(Required work)
In the data-sharing article below, what percentage of survey participants said that inaccessible data hinder scientific progress?

(Page excerpt)
§
As data continues to be produced at staggering rates, scientists need to become more aware of the benefits of data sharing, says Eleni Liapi.
Guest contributor Eleni Liapi
The scientific community is currently experiencing an explosion in data generation. At CERN (the European Council for Nuclear Research), the rate of data production is 1 petabyte (=1015 bytes) per day inside the Large Hadron Collider (LHC), which is comparable to 210,000 DVDs. At the European Bioinformatics Institute, 20 petabytes of biological data had been stored between 2004- 2012. In the US alone, the volume of data produced by the healthcare industry in 2011 was estimated at 150 exabytes (=1018 bytes). Undoubtedly, this volume of information brings with it several problems, including data storage and sharing.
Access to data is a topic that initiates numerous discussions and opinions between scientists and other communities for a plethora of reasons, including concerns about inappropriate use, institutional or industrial restrictive policies where the gigabytes of obtained genomic data are to be utilised for pharmaceutical research, for example. To date, there have already been attempts to estimate the extent of the problem. In one survey, 67% of the participants expressed the view that inaccessible data hinder scientific progress.
Given the impact that big data has on science, I wanted to summarise a few rationales supporting data sharing, based on frequently occurring incidents amongst the scientific community.
§
(Data extracts)
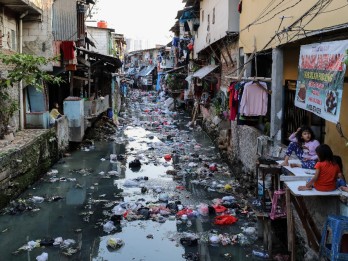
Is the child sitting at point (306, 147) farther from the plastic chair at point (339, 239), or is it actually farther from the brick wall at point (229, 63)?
§
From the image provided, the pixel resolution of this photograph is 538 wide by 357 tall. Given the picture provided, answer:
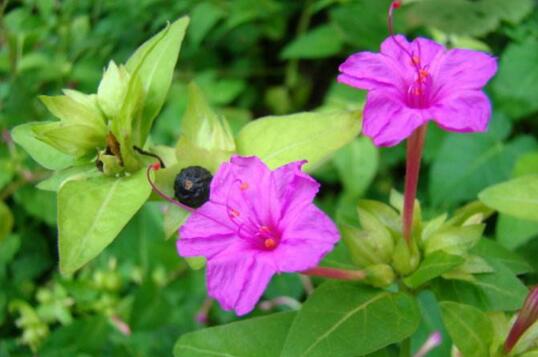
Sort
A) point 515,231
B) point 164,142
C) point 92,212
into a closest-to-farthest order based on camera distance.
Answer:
§
(Result for this exercise)
67%